JVC DLA-X55R Projector Review

JVC e-Shift2 and "4K" resolution

Watch our video on the JVC “4K” e-Shift2 detail enhancement technology.

I can’t say I’m a fan of JVC for calling their e-Shift technology 4K resolution. That said, I understand what they are doing, and how they can claim it as 4K  More importantly, the setup really does provide benefits.  And, of course, like any other razzle dazzle, a touch of downside. For example, when e-Shift is engaged, CFI seems be a little more noisy around moving objects (like football players’ shoulders).

Overall, having the e-Shift feature is a good thing, and I believe most folks will engage it. I haven’t found a good reason not to.  There are a number of presets to choose from. We’ll show you how each one affects an image.  Check it out on the the performance page.  I expect just about everyone will use e-Shift2 at least some of the time. My issue is branding it as 4K resolution, which will only lead to consumer confusion.   I’ll say that the Film preset doesn’t “sharpen” as much as some other settings, but it retains a nice film “softness” while seeming sharper than without.

E-Shift2 needs to project two 1080p frames (one shifted diagonally by a half pixel up).  To do that, they need to create the data, from a single 1080p frame.  They analyze the image to determine what needs enhancing to “improve” the picture.

JVC’s MPC is the controls that handle the detail and contrast enhancement.  There are five settings besides off, Film is close to Off, but the rest…well take a look.

Let’s take a look.  Here are close-ups from the new Spiderman movie.

Each thumbnail will provide a 1000 pixel wide cropped close-up when clicked.

VC does a lot of image processing as part of the feature.  They do analyze the image and create a 4K resolution frame interpolated from 2K data.

Here’s one issue though.  A true 4K projector (let’s base it on 1080p), would be 3840×2160 pixels, or roughly 8 megapixels.  This JVC projector though doesn’t do 8 megapixels – it fires 1920×1080 twice, which is half the number of pixels as true 4K.  That’s the math.

By the way, a side benefit of e-Shift, is that it makes the almost invisible pixel structure of JVC’s LCoS chips essentially invisible. Now for a 100″ screen, you’ll have get within about 2 feet to see any pixel structure instead of 5 or 6 feet back.

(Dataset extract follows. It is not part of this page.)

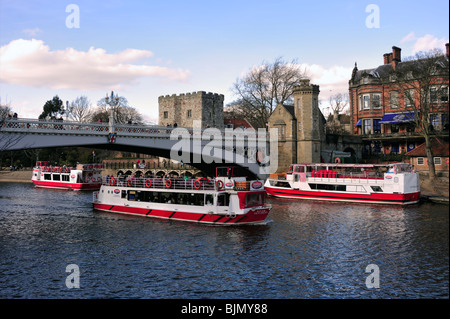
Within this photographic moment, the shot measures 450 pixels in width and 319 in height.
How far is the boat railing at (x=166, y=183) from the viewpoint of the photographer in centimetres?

Panasonic for years, has had SmoothScreen. It’s done differently, but also does at least one thing similarly: It makes the pixels more invisible at normal seating distances.

None of the JVC projectors with 4K e-Shift2 are capable of handling any 4K source material.

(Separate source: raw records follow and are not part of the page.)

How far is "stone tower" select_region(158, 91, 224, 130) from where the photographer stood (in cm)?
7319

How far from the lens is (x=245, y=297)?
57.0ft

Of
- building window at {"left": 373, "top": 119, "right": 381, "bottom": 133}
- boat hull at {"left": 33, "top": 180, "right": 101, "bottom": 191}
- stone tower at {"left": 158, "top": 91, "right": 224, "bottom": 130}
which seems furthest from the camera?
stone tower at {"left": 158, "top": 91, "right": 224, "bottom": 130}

The X55 projector basically takes 1080p (1920×1080), and fires twice – 1920×1080 the first time, then shifts the image about 1/2 pixel diagonally, and repeats the process. That blurs the image, and spreads out the light to where the pixel mask is, thus the lower pixel visibility.

I think JVC’s got a good thing here, except for pitching it as 4K.  Don’t worry though, JVC will have help – lots of it, from the various LCDTV manufacturers.  Those players are starting to call all sorts of things 4K, that are also not true 4K.  Consider this:

JVC is addressing 4K, but they are merely overlapping pixels. Even if JVC could accept 4K, it definitely doesn’t provide the sharpness and detail of a true 4K projector like Sony’s VPL-VW1000ES.  The overlapping pixels, which at times can actually add softness on some fine work where there’s 1:1 pixel mapping, generally provides a sharper seeming picture.

Bottom line. The JVC appears a touch sharper than the Epson 5020, which seems pretty sharp for a 3 panel projector. I may yet get a chance to run the JVC with e-shift against a basic 1080p projector that is a sharp single chip DLP projector. Timing didn’t work out so that I could compare the Sony’s Reality Creation to JVC’s e-Shift.